Session
Approximate Inference 2
Yes, but Did It Work?: Evaluating Variational Inference
Yuling Yao · Aki Vehtari · Daniel Simpson · Andrew Gelman
While it's always possible to compute a variational approximation to a posterior distribution, it can be difficult to discover problems with this approximation". We propose two diagnostic algorithms to alleviate this problem. The Pareto-smoothed importance sampling (PSIS) diagnostic gives a goodness of fit measurement for joint distributions, while simultaneously improving the error in the estimate. The variational simulation-based calibration (VSBC) assesses the average performance of point estimates.
Augment and Reduce: Stochastic Inference for Large Categorical Distributions
Francisco Ruiz · Michalis Titsias · Adji Bousso Dieng · David Blei
Categorical distributions are ubiquitous in machine learning, e.g., in classification, language models, and recommendation systems. However, when the number of possible outcomes is very large, using categorical distributions becomes computationally expensive, as the complexity scales linearly with the number of outcomes. To address this problem, we propose augment and reduce (A&R), a method to alleviate the computational complexity. A&R uses two ideas: latent variable augmentation and stochastic variational inference. It maximizes a lower bound on the marginal likelihood of the data. Unlike existing methods which are specific to softmax, A&R is more general and is amenable to other categorical models, such as multinomial probit. On several large-scale classification problems, we show that A&R provides a tighter bound on the marginal likelihood and has better predictive performance than existing approaches.
Black-Box Variational Inference for Stochastic Differential Equations
Tom Ryder · Andrew Golightly · Stephen McGough · Dennis Prangle
Parameter inference for stochastic differential equations is challenging due to the presence of a latent diffusion process. Working with an Euler-Maruyama discretisation for the diffusion, we use variational inference to jointly learn the parameters and the diffusion paths.

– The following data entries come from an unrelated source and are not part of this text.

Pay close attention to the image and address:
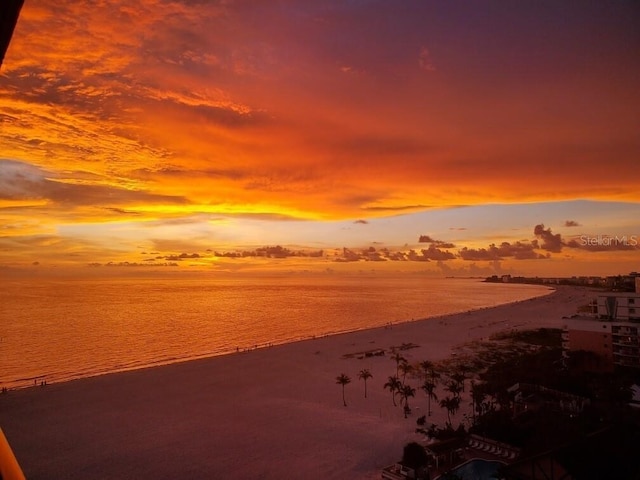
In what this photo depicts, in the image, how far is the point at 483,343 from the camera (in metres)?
47.9

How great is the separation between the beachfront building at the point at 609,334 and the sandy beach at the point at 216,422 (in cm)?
1243

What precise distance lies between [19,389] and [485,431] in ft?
106

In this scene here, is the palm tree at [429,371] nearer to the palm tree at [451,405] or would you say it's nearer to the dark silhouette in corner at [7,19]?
the palm tree at [451,405]

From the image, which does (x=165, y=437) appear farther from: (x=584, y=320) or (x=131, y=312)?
(x=131, y=312)

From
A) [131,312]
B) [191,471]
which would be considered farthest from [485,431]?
[131,312]

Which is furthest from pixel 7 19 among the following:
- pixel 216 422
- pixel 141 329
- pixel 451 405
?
pixel 141 329

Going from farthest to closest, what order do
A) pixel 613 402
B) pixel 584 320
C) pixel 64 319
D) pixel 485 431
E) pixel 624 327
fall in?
1. pixel 64 319
2. pixel 584 320
3. pixel 624 327
4. pixel 613 402
5. pixel 485 431

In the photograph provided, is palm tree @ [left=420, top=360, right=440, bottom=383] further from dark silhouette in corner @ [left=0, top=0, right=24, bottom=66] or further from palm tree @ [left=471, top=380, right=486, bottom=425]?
dark silhouette in corner @ [left=0, top=0, right=24, bottom=66]

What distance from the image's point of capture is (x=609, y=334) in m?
31.6

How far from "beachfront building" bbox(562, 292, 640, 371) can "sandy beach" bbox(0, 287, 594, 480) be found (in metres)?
12.4

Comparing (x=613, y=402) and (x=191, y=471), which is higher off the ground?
(x=613, y=402)

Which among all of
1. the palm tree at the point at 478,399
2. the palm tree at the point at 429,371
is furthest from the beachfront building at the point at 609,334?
the palm tree at the point at 478,399

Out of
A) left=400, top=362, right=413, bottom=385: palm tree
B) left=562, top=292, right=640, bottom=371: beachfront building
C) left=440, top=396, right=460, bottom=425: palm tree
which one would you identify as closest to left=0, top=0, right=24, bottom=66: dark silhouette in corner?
left=440, top=396, right=460, bottom=425: palm tree

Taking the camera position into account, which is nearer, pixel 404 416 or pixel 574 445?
pixel 574 445
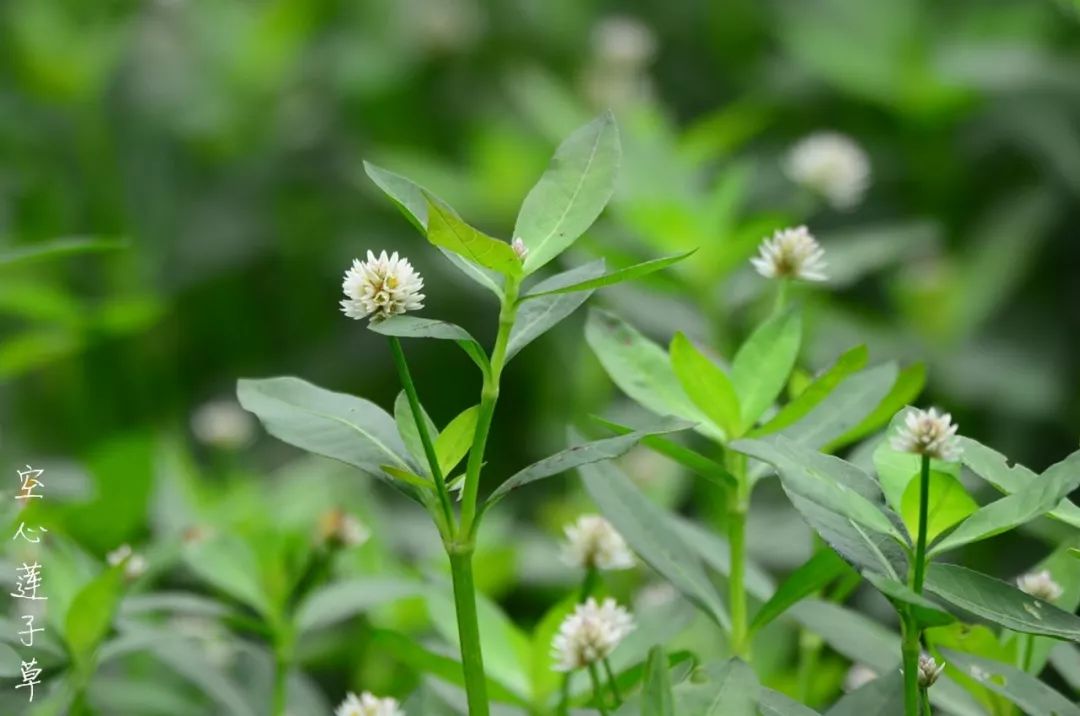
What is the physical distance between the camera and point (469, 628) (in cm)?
55

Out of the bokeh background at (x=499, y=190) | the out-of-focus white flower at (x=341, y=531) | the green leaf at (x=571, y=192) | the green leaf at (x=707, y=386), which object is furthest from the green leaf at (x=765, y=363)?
the bokeh background at (x=499, y=190)

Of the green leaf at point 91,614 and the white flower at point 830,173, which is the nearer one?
the green leaf at point 91,614

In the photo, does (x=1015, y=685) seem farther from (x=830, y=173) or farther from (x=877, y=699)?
(x=830, y=173)

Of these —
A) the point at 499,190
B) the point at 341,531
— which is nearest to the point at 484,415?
the point at 341,531

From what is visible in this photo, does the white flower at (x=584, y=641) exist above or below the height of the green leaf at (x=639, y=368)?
below

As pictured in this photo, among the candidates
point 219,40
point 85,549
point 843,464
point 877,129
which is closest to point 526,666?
point 843,464

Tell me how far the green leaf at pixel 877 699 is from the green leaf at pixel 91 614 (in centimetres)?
33

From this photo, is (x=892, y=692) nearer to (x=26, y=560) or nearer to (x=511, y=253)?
(x=511, y=253)

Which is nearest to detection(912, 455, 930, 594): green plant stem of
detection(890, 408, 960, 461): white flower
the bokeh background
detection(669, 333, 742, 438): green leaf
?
detection(890, 408, 960, 461): white flower

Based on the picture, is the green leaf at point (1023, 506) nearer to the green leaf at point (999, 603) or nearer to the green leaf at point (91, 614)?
the green leaf at point (999, 603)

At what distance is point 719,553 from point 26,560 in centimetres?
36

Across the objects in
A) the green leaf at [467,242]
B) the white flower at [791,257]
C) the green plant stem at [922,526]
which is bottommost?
the green plant stem at [922,526]

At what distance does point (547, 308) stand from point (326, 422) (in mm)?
101

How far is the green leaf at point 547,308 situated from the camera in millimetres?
564
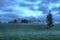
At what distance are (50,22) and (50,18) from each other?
0.84 metres

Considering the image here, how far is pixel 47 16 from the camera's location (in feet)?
184

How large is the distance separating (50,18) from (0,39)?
12.6m

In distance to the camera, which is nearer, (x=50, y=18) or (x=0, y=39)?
(x=0, y=39)

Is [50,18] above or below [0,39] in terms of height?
above

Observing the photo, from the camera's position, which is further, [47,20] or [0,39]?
[47,20]

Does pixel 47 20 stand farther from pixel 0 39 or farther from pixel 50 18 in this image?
pixel 0 39

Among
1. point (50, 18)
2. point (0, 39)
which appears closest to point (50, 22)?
point (50, 18)

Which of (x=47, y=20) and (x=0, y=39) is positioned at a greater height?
(x=47, y=20)

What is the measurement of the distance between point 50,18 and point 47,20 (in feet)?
3.27

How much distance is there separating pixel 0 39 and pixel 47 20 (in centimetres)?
1241

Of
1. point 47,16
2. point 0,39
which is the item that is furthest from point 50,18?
point 0,39

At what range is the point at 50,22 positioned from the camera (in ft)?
184

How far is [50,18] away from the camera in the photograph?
56156 mm

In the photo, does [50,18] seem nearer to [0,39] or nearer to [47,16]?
[47,16]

We use a standard mean-field variational approximation of the parameter posterior, and introduce a recurrent neural network to approximate the posterior for the diffusion paths conditional on the parameters. This neural network learns how to provide Gaussian state transitions which bridge between observations in a very similar way to the conditioned diffusion process. The resulting black-box inference method can be applied to any SDE system with light tuning requirements. We illustrate the method on a Lotka-Volterra system and an epidemic model, producing accurate parameter estimates in a few hours.
Inference Suboptimality in Variational Autoencoders
Chris Cremer · Xuechen Li · David Duvenaud
Amortized inference allows latent-variable models trained via variational learning to scale to large datasets. The quality of approximate inference is determined by two factors: a) the capacity of the variational distribution to match the true posterior and b) the ability of the recognition network to produce good variational parameters for each datapoint. We examine approximate inference in variational autoencoders in terms of these factors. We find that divergence from the true posterior is often due to imperfect recognition networks, rather than the limited complexity of the approximating distribution. We show that this is due partly to the generator learning to accommodate the choice of approximation. Furthermore, we show that the parameters used to increase the expressiveness of the approximation play a role in generalizing inference rather than simply improving the complexity of the approximation.